Fires continued to burn throughout the city, and so I knew the funerary fire I built out back would not garner anyone’s interest or concern. I built a makeshift funeral pyre with pieces of wood and some hemp rope, and then gently laid Penelope on top. My lover looked so serene now. The long lashes of her closed eyes brushed the wrinkled folds of her cheeks, and her mouth, in the moment of death, had formed a rosebud smile of peace and contentment. I was glad she no longer suffered from such a cruel and hideous decimation. Before I allowed the flames to consume her, I cut a length of Penelope’s once beautiful hair to keep as a memento of our love. Miraculously, after I cut the strands with a knife, her brittle, dull-gray hair turned back to its soft, vibrant red color. For a moment I hoped this sign meant that Penelope hadn’t been lost to me forever, that somewhere, somehow we would be reunited.

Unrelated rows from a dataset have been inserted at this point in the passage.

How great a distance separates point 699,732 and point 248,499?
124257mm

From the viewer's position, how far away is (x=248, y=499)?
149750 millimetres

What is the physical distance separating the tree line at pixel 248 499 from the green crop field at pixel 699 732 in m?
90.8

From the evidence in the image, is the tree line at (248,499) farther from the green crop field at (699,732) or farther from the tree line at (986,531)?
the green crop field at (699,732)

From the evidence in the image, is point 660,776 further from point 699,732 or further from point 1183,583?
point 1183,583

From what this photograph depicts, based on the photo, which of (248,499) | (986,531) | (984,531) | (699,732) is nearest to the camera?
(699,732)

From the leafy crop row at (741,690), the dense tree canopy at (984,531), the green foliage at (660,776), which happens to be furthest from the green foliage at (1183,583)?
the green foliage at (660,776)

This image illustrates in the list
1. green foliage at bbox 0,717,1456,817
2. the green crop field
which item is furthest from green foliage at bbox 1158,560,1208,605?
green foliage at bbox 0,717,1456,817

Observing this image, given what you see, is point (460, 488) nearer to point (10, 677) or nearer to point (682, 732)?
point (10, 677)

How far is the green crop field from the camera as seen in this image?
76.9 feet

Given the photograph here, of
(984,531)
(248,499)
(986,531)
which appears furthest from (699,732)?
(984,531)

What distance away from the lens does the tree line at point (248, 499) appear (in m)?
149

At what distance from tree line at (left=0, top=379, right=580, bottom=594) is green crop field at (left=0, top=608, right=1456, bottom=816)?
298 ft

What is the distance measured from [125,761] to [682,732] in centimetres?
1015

But until such a wish came true, I had to put Penelope to rest as she wanted. After pulling the pyre into the fire, I stood back and tried to formulate some words that would be appropriate for my grief, but none came as I watched the flames consume my lover’s body. Yet as I stood there I formed a plan. When I returned to Pompeii in order to rebuild my life with the money I had in safekeeping, I would hire a master craftsman to construct a beautiful cask in which to house Penelope’s ashes and her hair, a fitting memorial to my lost love. It would be in my possession always.